[START OF Recorded data]

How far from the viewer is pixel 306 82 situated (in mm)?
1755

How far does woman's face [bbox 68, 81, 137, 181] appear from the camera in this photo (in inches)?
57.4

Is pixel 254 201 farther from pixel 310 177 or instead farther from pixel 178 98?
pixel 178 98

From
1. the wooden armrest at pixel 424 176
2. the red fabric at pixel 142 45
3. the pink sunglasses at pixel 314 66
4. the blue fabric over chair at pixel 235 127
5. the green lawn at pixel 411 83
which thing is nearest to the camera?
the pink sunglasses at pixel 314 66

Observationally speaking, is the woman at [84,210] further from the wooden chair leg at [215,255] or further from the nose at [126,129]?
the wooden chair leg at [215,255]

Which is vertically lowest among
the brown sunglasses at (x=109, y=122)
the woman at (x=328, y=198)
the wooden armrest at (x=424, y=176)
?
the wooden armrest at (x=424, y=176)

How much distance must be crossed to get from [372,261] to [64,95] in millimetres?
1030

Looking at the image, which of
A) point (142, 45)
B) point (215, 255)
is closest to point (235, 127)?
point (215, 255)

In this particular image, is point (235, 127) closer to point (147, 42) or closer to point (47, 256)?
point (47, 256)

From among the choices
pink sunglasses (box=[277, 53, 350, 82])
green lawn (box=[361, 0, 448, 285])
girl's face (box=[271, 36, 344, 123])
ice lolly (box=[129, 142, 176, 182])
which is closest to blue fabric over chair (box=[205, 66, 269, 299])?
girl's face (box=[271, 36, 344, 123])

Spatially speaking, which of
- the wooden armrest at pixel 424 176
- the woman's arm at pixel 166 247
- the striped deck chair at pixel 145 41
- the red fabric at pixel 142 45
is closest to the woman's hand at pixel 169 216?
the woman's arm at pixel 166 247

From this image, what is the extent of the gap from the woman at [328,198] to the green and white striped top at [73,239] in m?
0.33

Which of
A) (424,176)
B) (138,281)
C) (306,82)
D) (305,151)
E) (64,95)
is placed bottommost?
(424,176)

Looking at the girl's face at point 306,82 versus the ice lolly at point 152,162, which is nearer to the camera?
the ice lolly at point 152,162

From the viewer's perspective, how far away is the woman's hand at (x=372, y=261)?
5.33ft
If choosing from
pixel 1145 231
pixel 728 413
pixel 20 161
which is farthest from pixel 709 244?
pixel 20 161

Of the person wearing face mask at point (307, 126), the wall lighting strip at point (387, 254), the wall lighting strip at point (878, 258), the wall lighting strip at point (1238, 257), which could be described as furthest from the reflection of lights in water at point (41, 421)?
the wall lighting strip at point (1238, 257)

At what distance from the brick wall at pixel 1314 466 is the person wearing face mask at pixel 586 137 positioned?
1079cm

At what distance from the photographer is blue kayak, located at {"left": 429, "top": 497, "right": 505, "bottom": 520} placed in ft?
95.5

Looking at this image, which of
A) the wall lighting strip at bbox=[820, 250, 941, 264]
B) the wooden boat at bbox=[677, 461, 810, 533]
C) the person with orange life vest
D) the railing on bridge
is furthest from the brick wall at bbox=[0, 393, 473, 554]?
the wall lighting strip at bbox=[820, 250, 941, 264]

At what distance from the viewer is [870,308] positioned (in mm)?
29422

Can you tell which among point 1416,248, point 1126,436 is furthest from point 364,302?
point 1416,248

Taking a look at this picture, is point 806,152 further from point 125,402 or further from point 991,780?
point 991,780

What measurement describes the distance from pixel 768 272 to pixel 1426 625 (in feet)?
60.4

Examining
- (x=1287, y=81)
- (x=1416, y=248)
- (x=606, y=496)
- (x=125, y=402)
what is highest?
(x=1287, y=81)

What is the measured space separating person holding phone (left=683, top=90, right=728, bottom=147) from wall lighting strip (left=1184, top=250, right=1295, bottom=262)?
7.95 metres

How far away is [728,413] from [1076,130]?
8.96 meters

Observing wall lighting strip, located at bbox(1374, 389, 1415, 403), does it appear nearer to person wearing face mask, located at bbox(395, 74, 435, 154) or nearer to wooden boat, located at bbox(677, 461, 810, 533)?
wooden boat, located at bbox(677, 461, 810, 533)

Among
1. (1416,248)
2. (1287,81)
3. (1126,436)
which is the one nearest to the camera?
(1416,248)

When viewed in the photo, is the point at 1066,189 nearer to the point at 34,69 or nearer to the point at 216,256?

[END OF Recorded data]

Rewrite the data above with each "red fabric" changed to "crimson fabric", keeping every other word and line the same.

Solution for this task –
How far from the viewer is pixel 306 82 situated (in mm)?
1755

How far does woman's face [bbox 68, 81, 137, 181] appear from the camera in this photo (in inches)?
57.4

Is pixel 254 201 farther from pixel 310 177 or instead farther from pixel 178 98?
pixel 178 98

From
1. the wooden armrest at pixel 424 176
2. the crimson fabric at pixel 142 45
3. the pink sunglasses at pixel 314 66
4. the blue fabric over chair at pixel 235 127
5. the green lawn at pixel 411 83
which thing is nearest to the camera?
the pink sunglasses at pixel 314 66

Observationally speaking, is the woman at [84,210] further from the wooden chair leg at [215,255] or further from the nose at [126,129]?
the wooden chair leg at [215,255]

Which is vertically lowest among
the brown sunglasses at (x=109, y=122)
the woman at (x=328, y=198)
the wooden armrest at (x=424, y=176)
?
the wooden armrest at (x=424, y=176)

How much distance must be crossed to get from [372,261] to [64,95] in millimetres?
1030

Looking at the image, which of
A) point (142, 45)
B) point (215, 255)
is closest to point (235, 127)?
point (215, 255)

In this particular image, is point (235, 127) closer to point (147, 42) or closer to point (47, 256)?
point (47, 256)

From among the choices
pink sunglasses (box=[277, 53, 350, 82])
green lawn (box=[361, 0, 448, 285])
girl's face (box=[271, 36, 344, 123])
ice lolly (box=[129, 142, 176, 182])
which is closest to blue fabric over chair (box=[205, 66, 269, 299])?
girl's face (box=[271, 36, 344, 123])

Spatially speaking, which of
- the wooden armrest at pixel 424 176
- the woman's arm at pixel 166 247
- the striped deck chair at pixel 145 41
- the crimson fabric at pixel 142 45
is closest to the woman's hand at pixel 169 216?
the woman's arm at pixel 166 247

From this image, what is the extent of the gap from the woman at [328,198] to the green and white striped top at [73,239] in m?
0.33

Which of
A) (424,176)
B) (138,281)
C) (306,82)
D) (305,151)
E) (64,95)
is placed bottommost?
(424,176)

Looking at the girl's face at point 306,82 versus the ice lolly at point 152,162, which is nearer to the camera?
the ice lolly at point 152,162

From the viewer's perspective, how far away is the woman's hand at (x=372, y=261)?
5.33ft
If choosing from
pixel 1145 231
pixel 728 413
pixel 20 161
which is farthest from pixel 709 244?
pixel 20 161

Of the person wearing face mask at point (307, 126), the wall lighting strip at point (387, 254), the wall lighting strip at point (878, 258), the wall lighting strip at point (1238, 257), which could be described as furthest from the reflection of lights in water at point (41, 421)?
the wall lighting strip at point (1238, 257)

At what distance from the brick wall at pixel 1314 466 is the person wearing face mask at pixel 586 137 positioned?
1079cm

At what distance from the photographer is blue kayak, located at {"left": 429, "top": 497, "right": 505, "bottom": 520} placed in ft?
95.5

Looking at this image, which of
A) the wall lighting strip at bbox=[820, 250, 941, 264]
B) the wooden boat at bbox=[677, 461, 810, 533]
C) the person with orange life vest
D) the railing on bridge
is furthest from the brick wall at bbox=[0, 393, 473, 554]?
the wall lighting strip at bbox=[820, 250, 941, 264]

At what distance from the viewer is [870,308] positioned (in mm)?
29422

Can you tell which among point 1416,248, point 1126,436 is furthest from point 364,302?
point 1416,248

Taking a look at this picture, is point 806,152 further from point 125,402 or further from point 991,780?
point 991,780

What measurement describes the distance from pixel 768 272 to pixel 1426 625 (in feet)?
60.4

Examining
- (x=1287, y=81)
- (x=1416, y=248)
- (x=606, y=496)
- (x=125, y=402)
what is highest?
(x=1287, y=81)

What is the measured space separating person holding phone (left=683, top=90, right=728, bottom=147) from wall lighting strip (left=1184, top=250, right=1295, bottom=262)?
7.95 metres

How far away is [728,413] from [1076,130]?
8.96 meters

Observing wall lighting strip, located at bbox(1374, 389, 1415, 403), does it appear nearer to person wearing face mask, located at bbox(395, 74, 435, 154) or nearer to wooden boat, located at bbox(677, 461, 810, 533)?
wooden boat, located at bbox(677, 461, 810, 533)

Among
1. (1416,248)
2. (1287,81)
3. (1126,436)
which is the one nearest to the camera?
(1416,248)

When viewed in the photo, is the point at 1066,189 nearer to the point at 34,69 or nearer to the point at 216,256?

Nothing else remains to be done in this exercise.